Exercise description:
Recast the entries from the line containing "Would you place" through the end of the entries, both included, as a Markdown table with the columns Row and Line. Leave out blank lines and the pictures.

Dataset content:
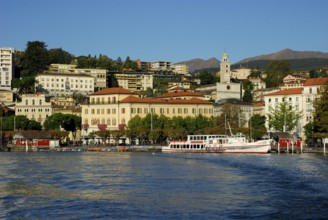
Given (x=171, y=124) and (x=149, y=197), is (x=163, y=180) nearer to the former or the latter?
(x=149, y=197)

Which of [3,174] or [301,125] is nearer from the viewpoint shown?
[3,174]

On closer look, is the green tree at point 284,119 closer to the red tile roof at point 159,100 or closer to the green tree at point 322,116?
the green tree at point 322,116

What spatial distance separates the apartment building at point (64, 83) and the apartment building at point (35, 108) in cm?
2961

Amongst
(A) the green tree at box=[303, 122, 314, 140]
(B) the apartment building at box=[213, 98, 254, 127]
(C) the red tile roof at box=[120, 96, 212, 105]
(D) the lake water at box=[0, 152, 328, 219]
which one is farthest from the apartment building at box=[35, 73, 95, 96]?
(D) the lake water at box=[0, 152, 328, 219]

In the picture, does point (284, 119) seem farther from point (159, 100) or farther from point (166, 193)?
point (166, 193)

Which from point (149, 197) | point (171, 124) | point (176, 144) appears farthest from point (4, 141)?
point (149, 197)

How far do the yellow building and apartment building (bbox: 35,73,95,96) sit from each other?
48263 mm

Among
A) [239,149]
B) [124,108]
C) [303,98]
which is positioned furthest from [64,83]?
[239,149]

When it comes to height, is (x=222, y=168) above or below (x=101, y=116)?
below

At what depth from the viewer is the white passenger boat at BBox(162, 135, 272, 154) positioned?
300ft

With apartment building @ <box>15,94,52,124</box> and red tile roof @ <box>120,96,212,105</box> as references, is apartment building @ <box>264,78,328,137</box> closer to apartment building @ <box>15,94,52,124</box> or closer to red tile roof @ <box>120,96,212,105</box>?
red tile roof @ <box>120,96,212,105</box>

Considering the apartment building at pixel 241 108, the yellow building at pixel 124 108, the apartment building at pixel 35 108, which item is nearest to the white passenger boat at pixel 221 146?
the yellow building at pixel 124 108

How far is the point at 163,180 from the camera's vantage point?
4822 cm

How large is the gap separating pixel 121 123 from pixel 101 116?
21.0ft
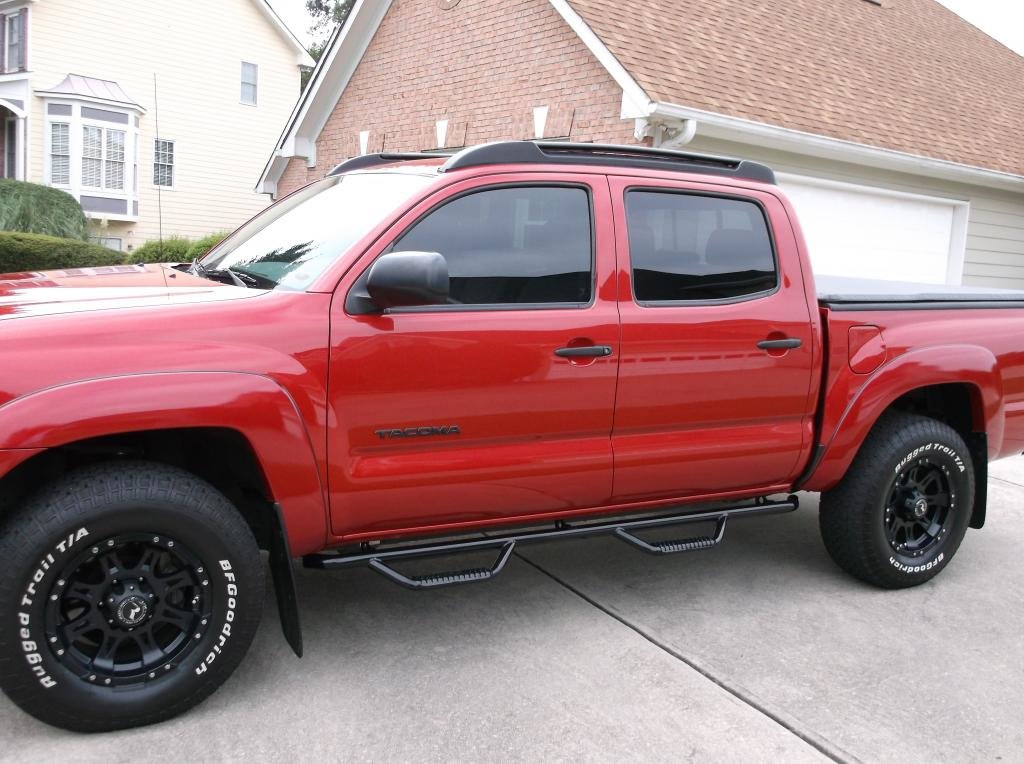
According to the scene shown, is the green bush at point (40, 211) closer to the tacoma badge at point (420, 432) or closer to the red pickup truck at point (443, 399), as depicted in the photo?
the red pickup truck at point (443, 399)

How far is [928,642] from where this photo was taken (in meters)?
4.13

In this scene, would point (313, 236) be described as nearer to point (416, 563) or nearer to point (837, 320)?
point (416, 563)

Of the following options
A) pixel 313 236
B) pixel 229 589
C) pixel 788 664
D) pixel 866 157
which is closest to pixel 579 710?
pixel 788 664

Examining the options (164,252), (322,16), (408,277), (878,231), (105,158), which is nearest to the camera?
(408,277)

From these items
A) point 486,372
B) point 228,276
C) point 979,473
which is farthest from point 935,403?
point 228,276

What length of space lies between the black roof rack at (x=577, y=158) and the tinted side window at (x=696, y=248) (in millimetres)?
159

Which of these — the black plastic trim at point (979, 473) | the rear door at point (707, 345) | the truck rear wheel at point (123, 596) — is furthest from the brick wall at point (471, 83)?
the truck rear wheel at point (123, 596)

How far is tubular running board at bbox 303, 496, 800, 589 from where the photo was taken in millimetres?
3527

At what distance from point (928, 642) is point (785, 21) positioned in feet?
38.4

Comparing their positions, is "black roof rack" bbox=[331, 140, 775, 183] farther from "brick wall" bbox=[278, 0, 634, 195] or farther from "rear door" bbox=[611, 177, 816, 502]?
"brick wall" bbox=[278, 0, 634, 195]

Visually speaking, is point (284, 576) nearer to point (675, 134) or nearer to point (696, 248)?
point (696, 248)

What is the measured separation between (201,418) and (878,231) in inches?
449

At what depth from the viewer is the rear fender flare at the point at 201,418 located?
2.82m

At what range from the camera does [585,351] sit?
372 centimetres
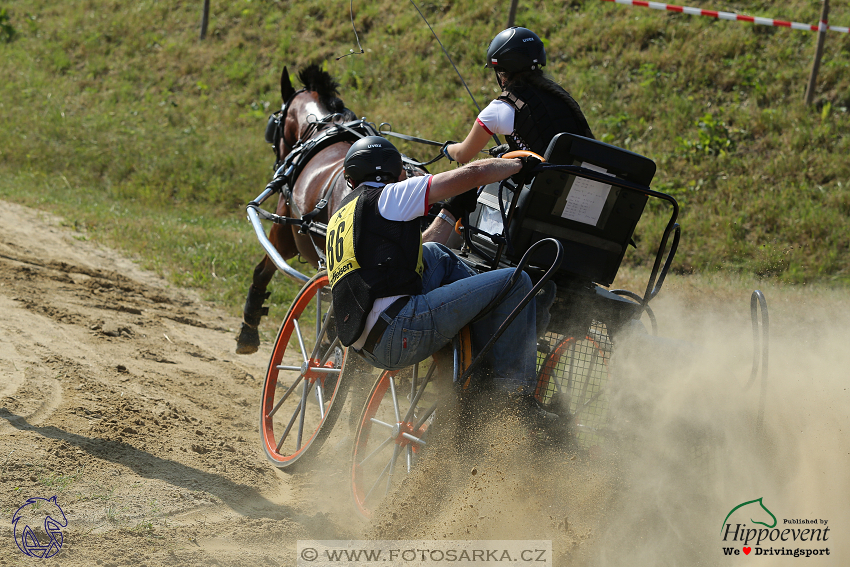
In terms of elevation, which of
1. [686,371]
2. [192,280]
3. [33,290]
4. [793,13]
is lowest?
[192,280]

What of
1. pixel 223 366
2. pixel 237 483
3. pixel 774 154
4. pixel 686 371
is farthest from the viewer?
pixel 774 154

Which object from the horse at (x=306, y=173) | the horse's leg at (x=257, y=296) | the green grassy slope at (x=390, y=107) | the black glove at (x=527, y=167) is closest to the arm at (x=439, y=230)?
the horse at (x=306, y=173)

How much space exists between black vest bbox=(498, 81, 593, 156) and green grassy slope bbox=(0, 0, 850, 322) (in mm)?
2149

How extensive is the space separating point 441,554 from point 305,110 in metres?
4.56

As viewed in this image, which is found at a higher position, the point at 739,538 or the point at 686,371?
the point at 686,371

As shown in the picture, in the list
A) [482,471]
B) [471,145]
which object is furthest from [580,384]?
[471,145]

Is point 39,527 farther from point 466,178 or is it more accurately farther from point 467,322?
point 466,178

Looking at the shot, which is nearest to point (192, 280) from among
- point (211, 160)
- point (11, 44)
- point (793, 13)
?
point (211, 160)

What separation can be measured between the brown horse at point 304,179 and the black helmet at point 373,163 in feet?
5.38

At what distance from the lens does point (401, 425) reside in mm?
3824

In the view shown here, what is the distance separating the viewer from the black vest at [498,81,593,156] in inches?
156

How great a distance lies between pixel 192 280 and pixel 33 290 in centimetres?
194

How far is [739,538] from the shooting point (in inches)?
125

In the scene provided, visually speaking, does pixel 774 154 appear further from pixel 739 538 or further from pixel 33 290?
pixel 33 290
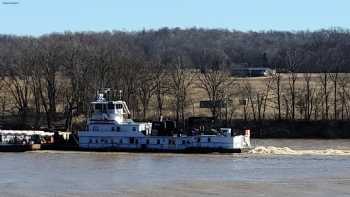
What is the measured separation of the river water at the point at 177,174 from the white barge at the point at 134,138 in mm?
2242

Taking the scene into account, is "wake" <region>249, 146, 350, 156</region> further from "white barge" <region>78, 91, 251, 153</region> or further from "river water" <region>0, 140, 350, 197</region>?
"white barge" <region>78, 91, 251, 153</region>

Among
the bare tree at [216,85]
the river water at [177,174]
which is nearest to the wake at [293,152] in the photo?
the river water at [177,174]

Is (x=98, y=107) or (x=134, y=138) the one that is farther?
(x=98, y=107)

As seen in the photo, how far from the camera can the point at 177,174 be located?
206 feet

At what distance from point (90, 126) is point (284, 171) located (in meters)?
26.9

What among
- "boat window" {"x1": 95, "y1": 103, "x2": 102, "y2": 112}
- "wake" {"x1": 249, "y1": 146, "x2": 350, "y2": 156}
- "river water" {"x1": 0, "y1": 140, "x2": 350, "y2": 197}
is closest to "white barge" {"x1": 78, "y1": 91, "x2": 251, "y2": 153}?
"boat window" {"x1": 95, "y1": 103, "x2": 102, "y2": 112}

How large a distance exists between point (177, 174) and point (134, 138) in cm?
2118

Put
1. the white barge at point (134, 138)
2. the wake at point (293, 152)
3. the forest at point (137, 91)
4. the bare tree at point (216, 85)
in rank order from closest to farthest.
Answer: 1. the wake at point (293, 152)
2. the white barge at point (134, 138)
3. the forest at point (137, 91)
4. the bare tree at point (216, 85)

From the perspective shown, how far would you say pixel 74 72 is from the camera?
136 meters

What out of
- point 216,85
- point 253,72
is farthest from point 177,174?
point 253,72

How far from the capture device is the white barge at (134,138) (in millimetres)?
80188

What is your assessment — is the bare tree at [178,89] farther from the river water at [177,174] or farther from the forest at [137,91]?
the river water at [177,174]

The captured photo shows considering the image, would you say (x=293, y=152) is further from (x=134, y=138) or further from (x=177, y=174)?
(x=177, y=174)

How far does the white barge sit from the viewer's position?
8019cm
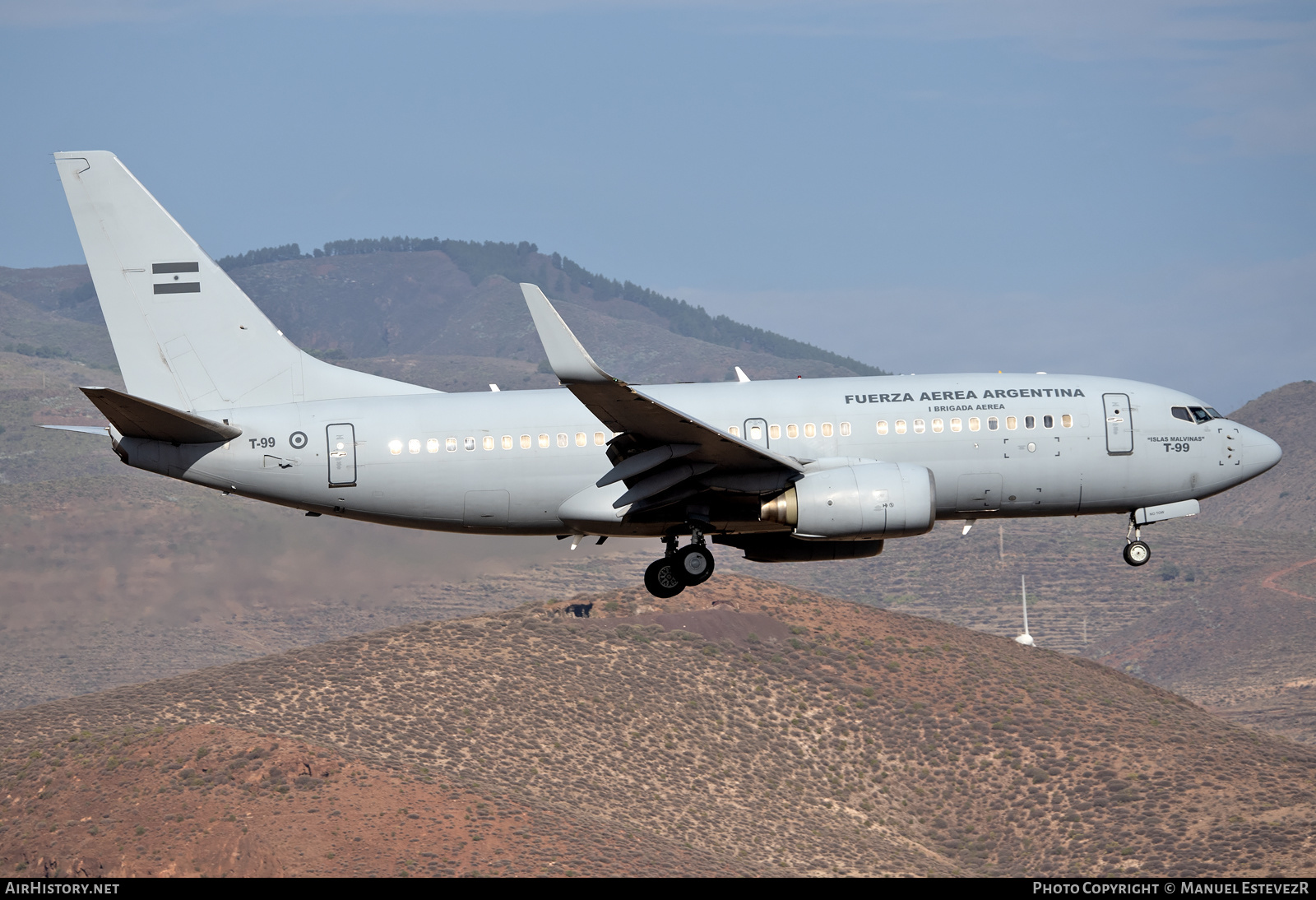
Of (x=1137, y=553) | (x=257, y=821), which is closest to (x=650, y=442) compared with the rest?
(x=1137, y=553)

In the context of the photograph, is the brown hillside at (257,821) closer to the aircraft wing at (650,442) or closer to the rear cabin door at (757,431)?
the rear cabin door at (757,431)

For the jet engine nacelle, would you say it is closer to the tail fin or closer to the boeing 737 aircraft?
the boeing 737 aircraft

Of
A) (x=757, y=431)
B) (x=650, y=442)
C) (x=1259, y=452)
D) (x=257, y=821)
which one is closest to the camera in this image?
(x=650, y=442)

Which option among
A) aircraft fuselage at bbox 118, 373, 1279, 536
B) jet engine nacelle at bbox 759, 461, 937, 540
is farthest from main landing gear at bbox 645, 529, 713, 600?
jet engine nacelle at bbox 759, 461, 937, 540

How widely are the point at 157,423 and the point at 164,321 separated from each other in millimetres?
4503

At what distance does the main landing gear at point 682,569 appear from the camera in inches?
Result: 1512

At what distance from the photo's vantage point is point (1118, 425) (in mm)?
40250

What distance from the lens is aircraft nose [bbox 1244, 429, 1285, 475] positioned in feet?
137

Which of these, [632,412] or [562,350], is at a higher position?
[562,350]

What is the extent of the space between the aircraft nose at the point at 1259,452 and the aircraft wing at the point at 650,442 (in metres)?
14.0

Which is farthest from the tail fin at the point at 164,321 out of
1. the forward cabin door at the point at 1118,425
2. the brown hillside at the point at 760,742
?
the brown hillside at the point at 760,742

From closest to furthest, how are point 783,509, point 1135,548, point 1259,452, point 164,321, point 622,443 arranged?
point 622,443 → point 783,509 → point 164,321 → point 1135,548 → point 1259,452

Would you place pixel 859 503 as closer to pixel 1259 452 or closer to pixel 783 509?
pixel 783 509
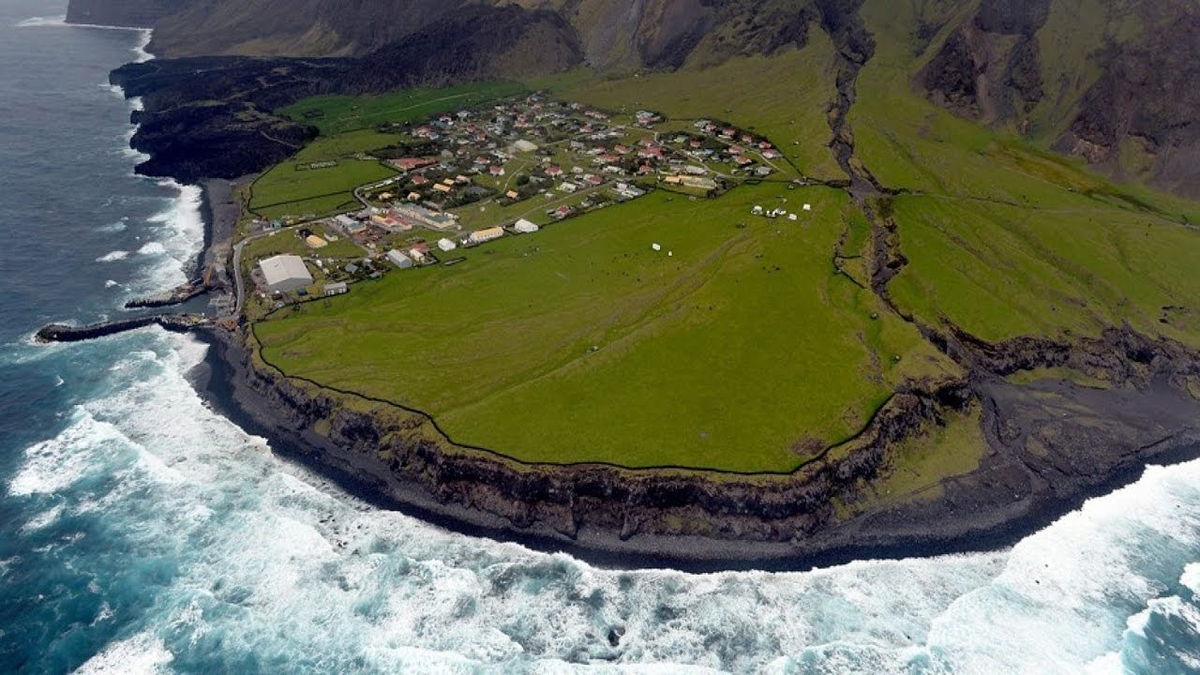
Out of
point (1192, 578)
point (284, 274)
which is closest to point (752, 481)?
point (1192, 578)

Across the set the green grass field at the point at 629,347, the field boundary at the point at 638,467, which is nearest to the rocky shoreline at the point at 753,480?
the field boundary at the point at 638,467

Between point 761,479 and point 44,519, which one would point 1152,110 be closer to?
point 761,479

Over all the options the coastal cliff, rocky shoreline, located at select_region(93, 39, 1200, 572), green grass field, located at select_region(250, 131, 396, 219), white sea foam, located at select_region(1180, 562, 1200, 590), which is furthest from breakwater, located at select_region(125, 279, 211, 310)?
white sea foam, located at select_region(1180, 562, 1200, 590)

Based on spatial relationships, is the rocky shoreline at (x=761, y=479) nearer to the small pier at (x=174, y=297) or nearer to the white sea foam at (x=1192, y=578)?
the white sea foam at (x=1192, y=578)

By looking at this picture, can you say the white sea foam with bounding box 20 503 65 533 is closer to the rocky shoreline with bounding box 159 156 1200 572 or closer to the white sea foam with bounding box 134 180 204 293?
the rocky shoreline with bounding box 159 156 1200 572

Finished exercise:
| Row | Line |
|---|---|
| 1 | Would you place pixel 859 503 as closer to pixel 1259 452 or closer to pixel 783 509? |
| 2 | pixel 783 509 |
| 3 | Out of |
| 4 | point (1192, 578) |
| 5 | point (284, 274) |
| 6 | which is closest to point (752, 481)? |
| 7 | point (1192, 578) |
| 8 | Across the set the green grass field at the point at 629,347, the field boundary at the point at 638,467, which is nearest to the rocky shoreline at the point at 753,480? |
| 9 | the field boundary at the point at 638,467 |
| 10 | Between point 761,479 and point 44,519, which one would point 1152,110 be closer to? |
| 11 | point 761,479 |
| 12 | Over all the options the coastal cliff, rocky shoreline, located at select_region(93, 39, 1200, 572), green grass field, located at select_region(250, 131, 396, 219), white sea foam, located at select_region(1180, 562, 1200, 590), which is furthest from breakwater, located at select_region(125, 279, 211, 310)? |
| 13 | white sea foam, located at select_region(1180, 562, 1200, 590) |
| 14 | Based on spatial relationships, is the rocky shoreline at (x=761, y=479) nearer to the small pier at (x=174, y=297) or nearer to the white sea foam at (x=1192, y=578)? |
| 15 | the white sea foam at (x=1192, y=578) |
| 16 | By looking at this picture, can you say the white sea foam with bounding box 20 503 65 533 is closer to the rocky shoreline with bounding box 159 156 1200 572 or closer to the white sea foam with bounding box 134 180 204 293? |
| 17 | the rocky shoreline with bounding box 159 156 1200 572 |